Real-World Use Cases

🛍️ E-Commerce Product Photography

// Generate professional product shots without expensive photography
const productShot = await generate({
  prompt: "Professional product photography of luxury smartwatch on marble surface, studio lighting, 4K quality",
  provider: "BFL",  // Ultra-high resolution photorealism
  width: 2048,
  height: 2048
});

// Change background for different campaigns
const lifestyleShot = await edit({
  prompt: "Place on wooden desk with plants and natural window lighting",
  baseImage: productShot.images[0].path,
  provider: "GEMINI"  // Excellent at complex scene transformations
});

🎨 Marketing Campaign Assets

// Generate poster with perfect text rendering
const summerSale = await generate({
  prompt: "Professional marketing poster with headline 'Summer Sale 50% OFF' and subtext 'Limited Time Only', beach theme with vibrant colors",
  provider: "RECRAFT",  // #1 for text rendering
  width: 1024,
  height: 1024
});

// Create matching social media variants
const instagramPost = await edit({
  prompt: "Crop to square format and add 'Shop Now' button at bottom",
  baseImage: summerSale.images[0].path,
  provider: "OPENAI"
});

🏢 Brand Identity & Logos

// Design startup logo with text
const logo = await generate({
  prompt: "Modern tech startup logo with text 'ACME', clean minimalist style with geometric icon",
  provider: "RECRAFT",  // Perfect text + vector output (SVG)
  width: 1024,
  height: 1024
});

// Generate alternative poster variant
const poster = await generate({
  prompt: "Vintage poster design with text 'SUMMER FESTIVAL 2025' in bold retro typography",
  provider: "IDEOGRAM",  // Industry-leading text rendering
  model: "V_3"
});

📱 Social Media Content Pipeline

// Generate consistent brand mascot
const mascot1 = await generate({
  prompt: "Friendly robot mascot waving hello, consistent character design for social media",
  provider: "LEONARDO",  // Best for character consistency
  seed: 42  // Same seed ensures consistency
});

const mascot2 = await generate({
  prompt: "Same friendly robot mascot explaining features, consistent character design",
  provider: "LEONARDO",
  seed: 42  // Reuse seed for carousel consistency
});

⚡ Rapid Design Iteration

// Ultra-fast concept generation for client review
const concepts = await Promise.all([
  generate({ prompt: "Option A: Modern minimal design", provider: "FAL" }),
  generate({ prompt: "Option B: Bold colorful design", provider: "FAL" }),
  generate({ prompt: "Option C: Elegant luxury design", provider: "FAL" })
]);
// All 3 concepts generated in under 5 seconds!

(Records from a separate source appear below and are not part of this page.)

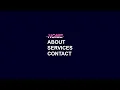 Colorful Text Split Animation on Hover HTML CSS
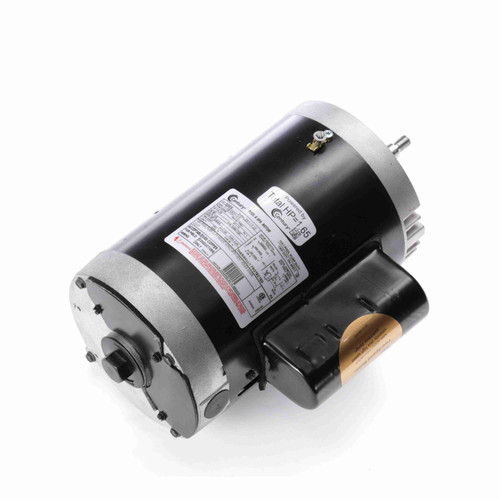Century B969 Pool Pump Motor 1.5 HP 115V 3450/1725 RPM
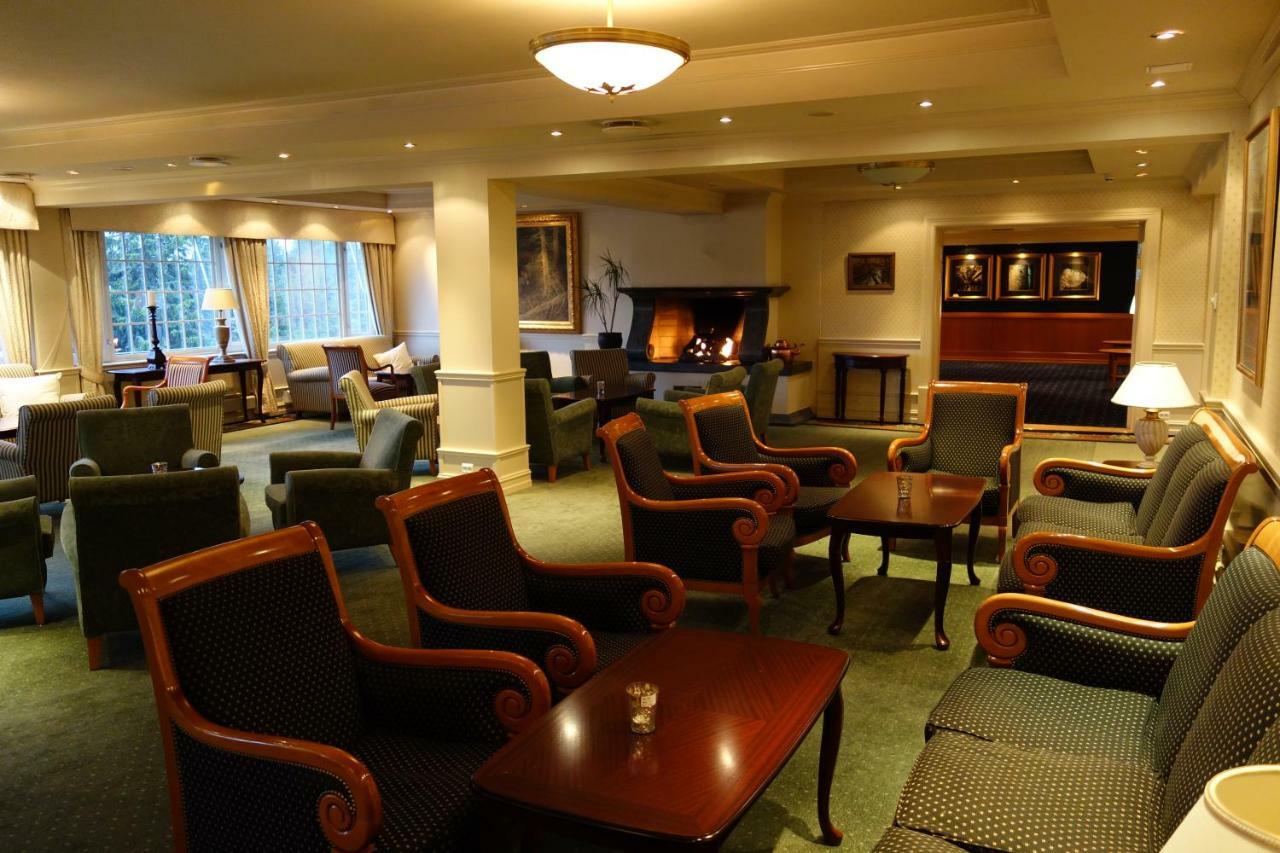 Sanderstolen Hotell Экстерьер фото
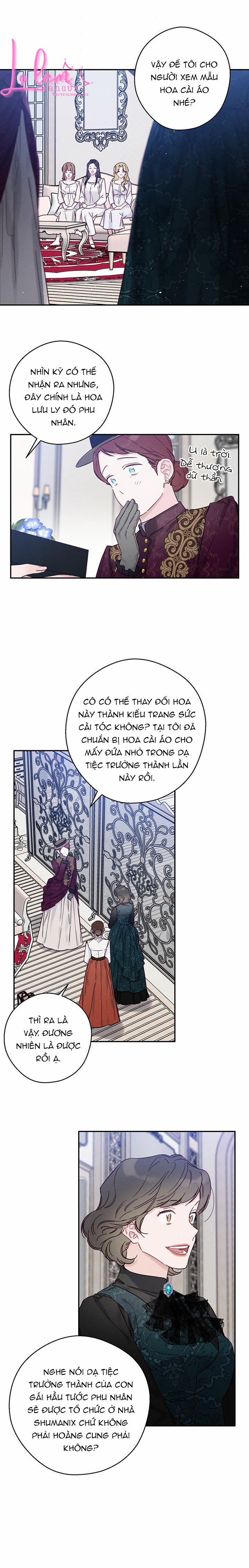 Trước Tiên Phải Giấu Em Trai Tôi Đi Đã 25.2 trang 0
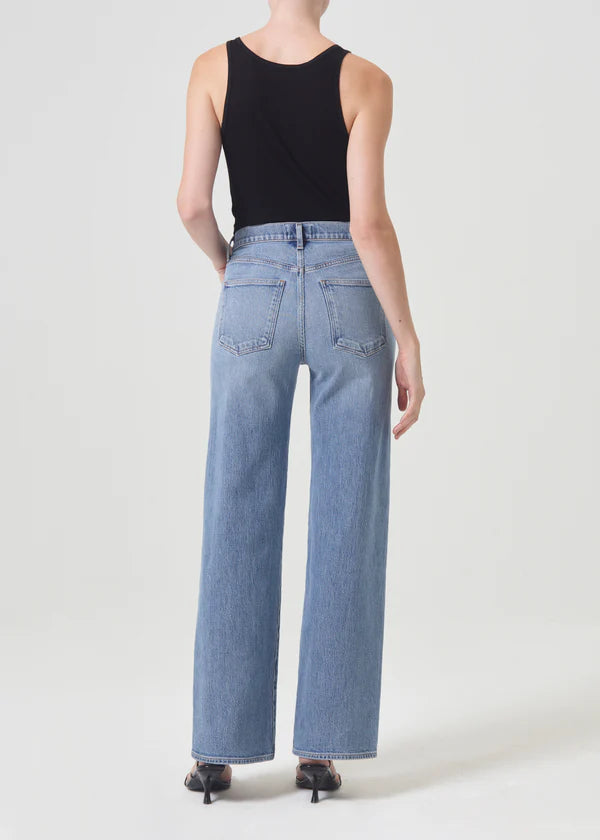 Harper Straight Jean - Flash by AGOLDE — view 5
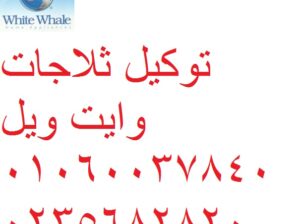 مركز صيانة وايت ويل شربين 01207619993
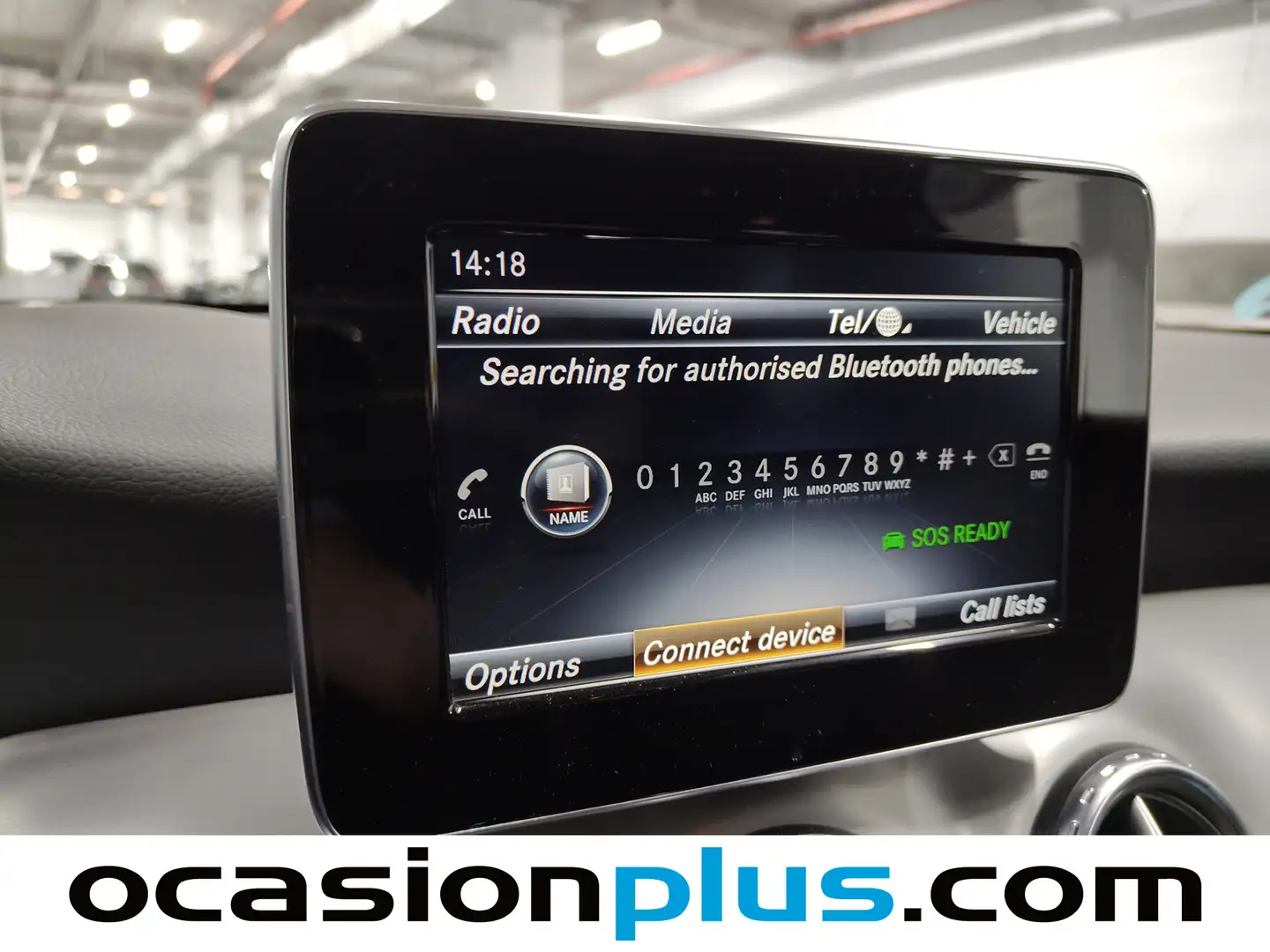 Foto Mercedes GLA Mercedes-Benz GLA GLA 200 AMG Line (156 CV)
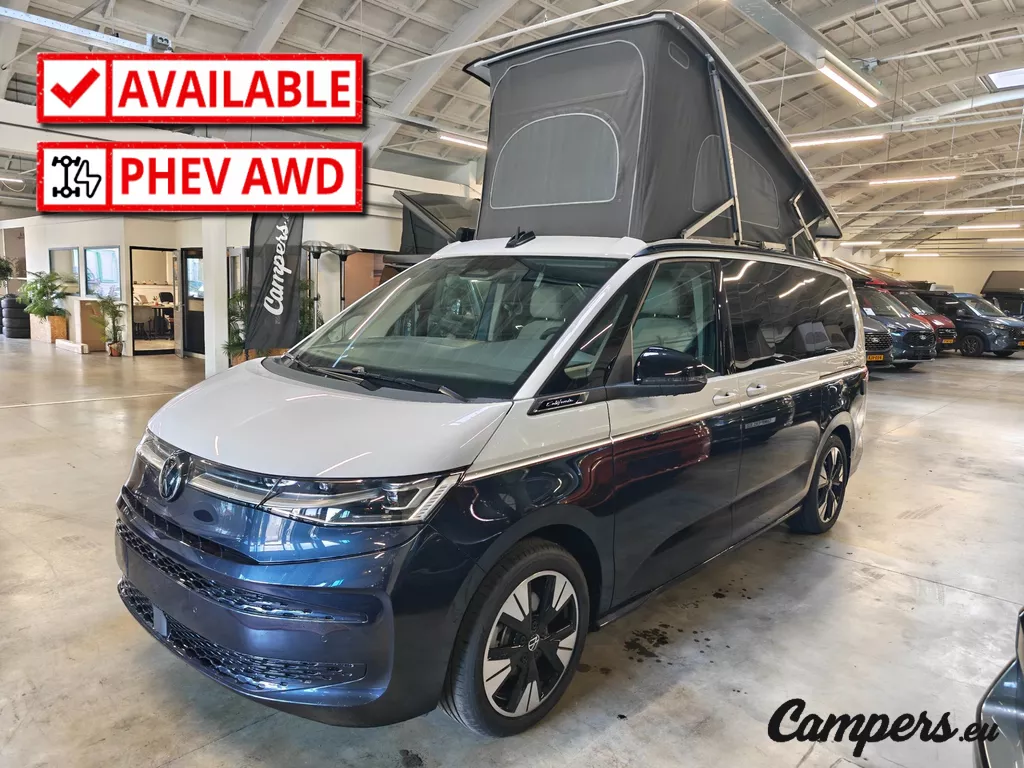 Volkswagen California Ocean 1.5 EHYBRID DSG 4MOTION 245PK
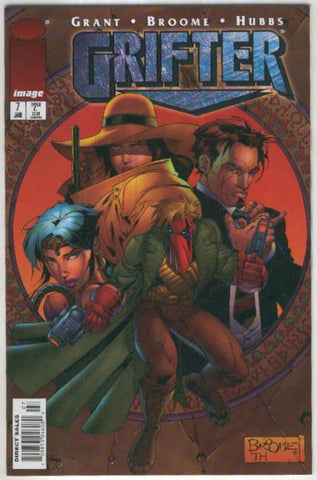 GRIFTER, Vol.2: Numero 07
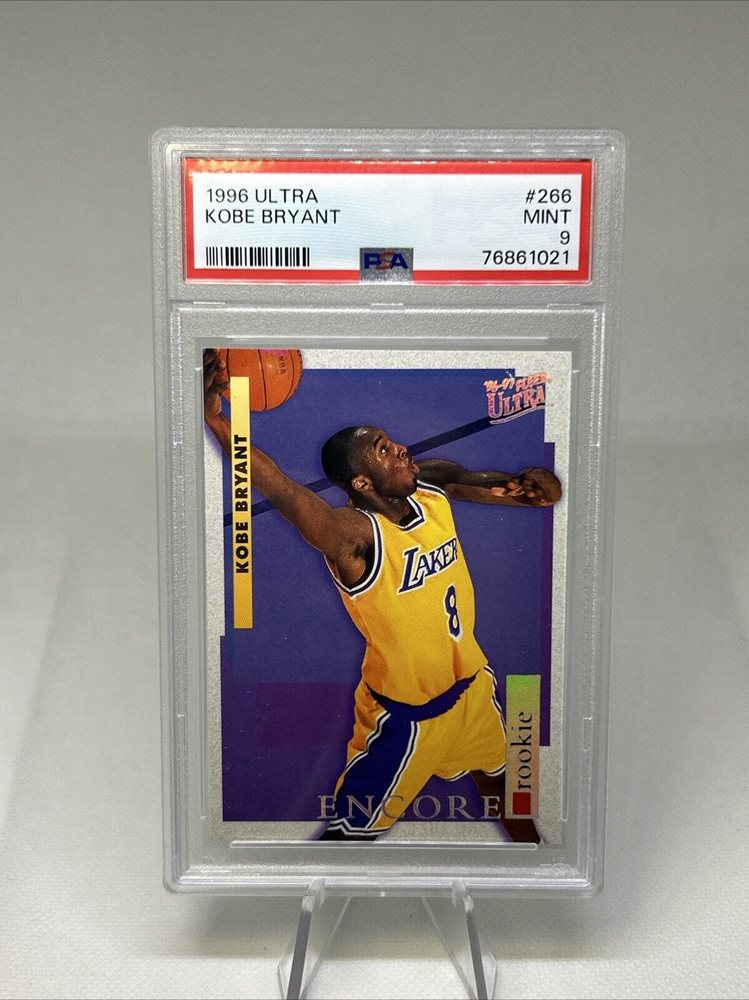 NBA FLEER ULTRA 96-97 ロサンゼルスレイカーズ コービー Kobe Bryant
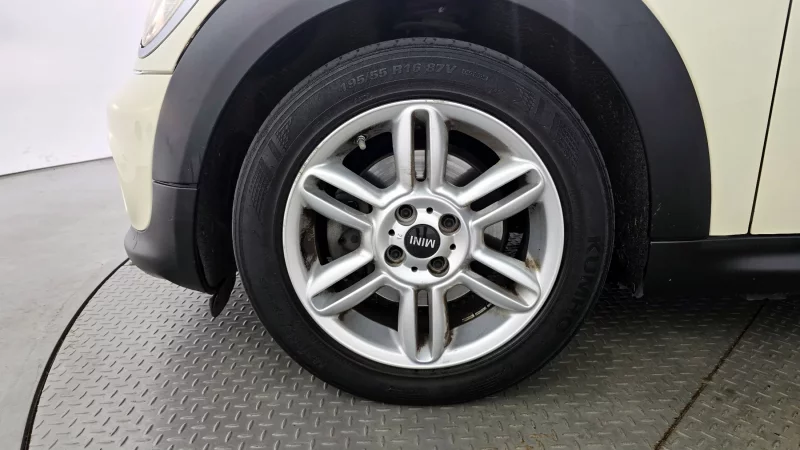 MINI Cooper Convertible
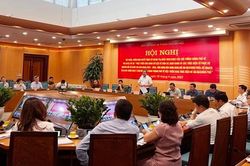 Triển khai Đề án 06 của Chính phủ đảm bảo đúng tiến độ, an toàn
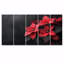 Ensemble d'art mural Glaude - Poinsettias-107600585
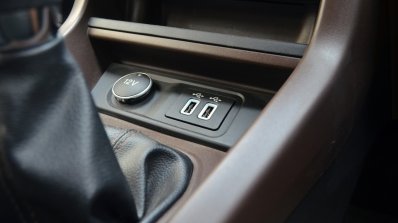 Ford Freestyle review USB ports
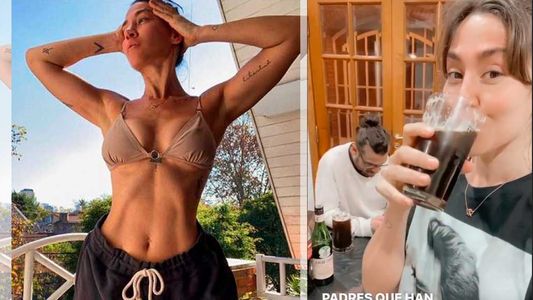 El sincericidio de Jimena Barón en plena convivencia con su ex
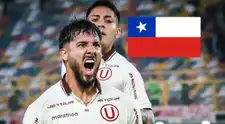Club chileno reveló que futbolista deseaba ir a Universitario y ahora es nuevo fichaje crema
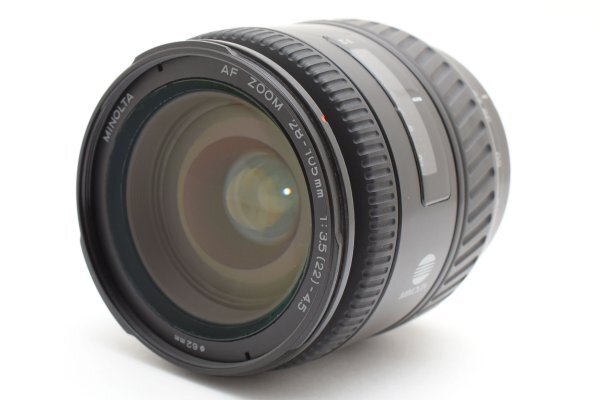 Minolta AF ZOOM 28-105mm F3.5-5.6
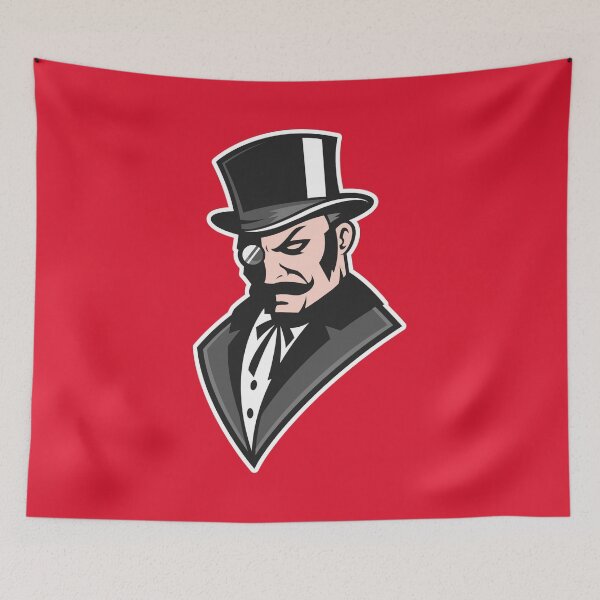 Item preview, Arsène Lupin, Gentleman Burglar designed and sold by TheTopHatGroup.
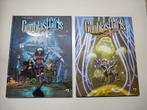 Gunblast Girls hardcover 1 en 2, Complete serie of reeks, Ophalen of Verzenden, Zo goed als nieuw, Crisse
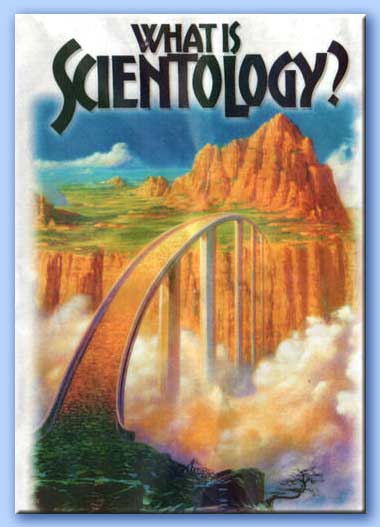 what is scientology?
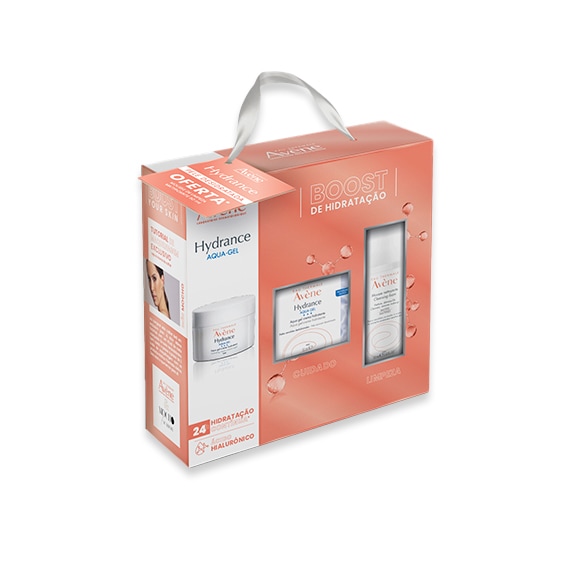 Coffret Hydrance Aqua Gel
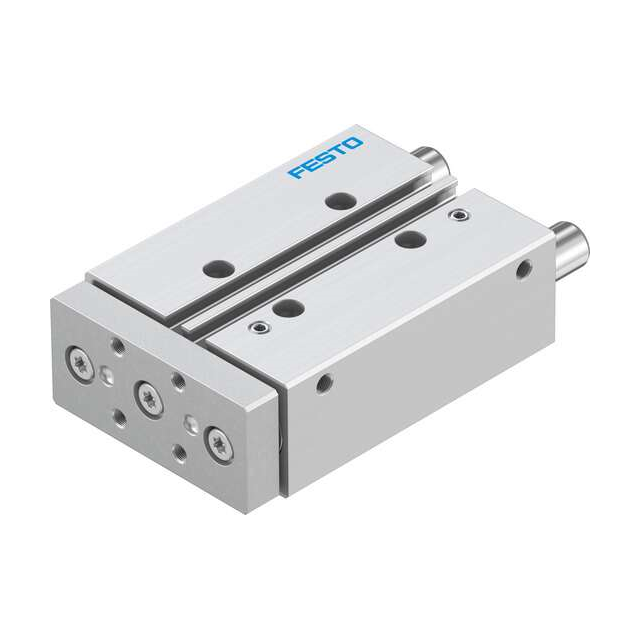 Festo Corporation DFM-16-50-P-A-GF DFM Actuador lineal Cilindro guiado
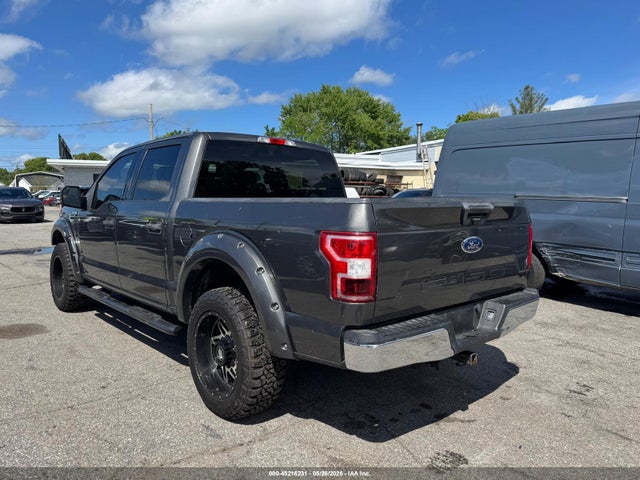 Ford F-150 Xlt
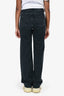 Citizens of Humanity Dark Grey 'Annina' High Rise Jeans Size 23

// Refine winning concept with high quality
const final = await generate({
  prompt: "Refined version of Option C with luxury aesthetic",
  provider: "BFL"  // Production-quality output
});

🎬 Content Creator Workflow

// Generate YouTube thumbnail with text
const thumbnail = await generate({
  prompt: "Eye-catching YouTube thumbnail with bold text 'TOP 10 TIPS', vibrant background",
  provider: "IDEOGRAM",
  width: 1920,
  height: 1080
});

// Remove background for overlay effects
const transparent = await edit({
  prompt: "Remove background, keep only the main subject",
  baseImage: thumbnail.images[0].path,
  provider: "CLIPDROP"  // Specialized background removal
});

Troubleshooting

"Provider not configured"

Add the required API key to your .env file.

Large image warnings

Images over 5MB trigger warnings. For production, consider external storage (S3/CDN).

Timeout errors

Default timeout is 30s (60s for Gemini). Slow providers may need adjustment.

Mock provider returns small images

Mock is limited to 256×256 for testing. Use real providers for full resolution.

License

MIT

Next Steps

Get API keys from your preferred providers (see API Keys section)
Add the MCP server to your MCP client config (see Configuration section)
Add your API keys to the env field in the config
Restart your MCP client (Claude Desktop, Claude Code, Cursor, etc.)
Test the server: "Check image-gen-mcp-server status with image_health_ping"
Generate your first image: "Generate a serene mountain landscape using image_generate"

For local development or contributions, see the Development Setup section.